Convert everything from the line containing "Orange Skirt $3.29" down to the line containing "Rieker Sandales compensées" into a JSON list of strings, one string per line, skipping blank lines.

**Excerpted records**
+ + + + +
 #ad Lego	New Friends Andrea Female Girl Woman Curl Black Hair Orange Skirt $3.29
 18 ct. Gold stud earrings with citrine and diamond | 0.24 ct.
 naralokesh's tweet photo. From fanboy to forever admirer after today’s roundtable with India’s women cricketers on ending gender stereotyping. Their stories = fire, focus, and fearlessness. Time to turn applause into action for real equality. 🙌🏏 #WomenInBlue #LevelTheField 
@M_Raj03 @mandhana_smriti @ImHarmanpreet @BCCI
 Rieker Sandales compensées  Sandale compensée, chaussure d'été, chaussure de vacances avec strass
+ + + + +
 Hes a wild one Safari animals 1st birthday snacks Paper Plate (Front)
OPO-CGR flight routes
+ + + + +
**Response below**
[
  " #ad Lego\tNew Friends Andrea Female Girl Woman Curl Black Hair Orange Skirt $3.29",
  " 18 ct. Gold stud earrings with citrine and diamond | 0.24 ct.",
  " naralokesh's tweet photo. From fanboy to forever admirer after today’s roundtable with India’s women cricketers on ending gender stereotyping. Their stories = fire, focus, and fearlessness. Time to turn applause into action for real equality. 🙌🏏 #WomenInBlue #LevelTheField ",
  "@M_Raj03 @mandhana_smriti @ImHarmanpreet @BCCI",
  " Rieker Sandales compensées  Sandale compensée, chaussure d'été, chaussure de vacances avec strass"
]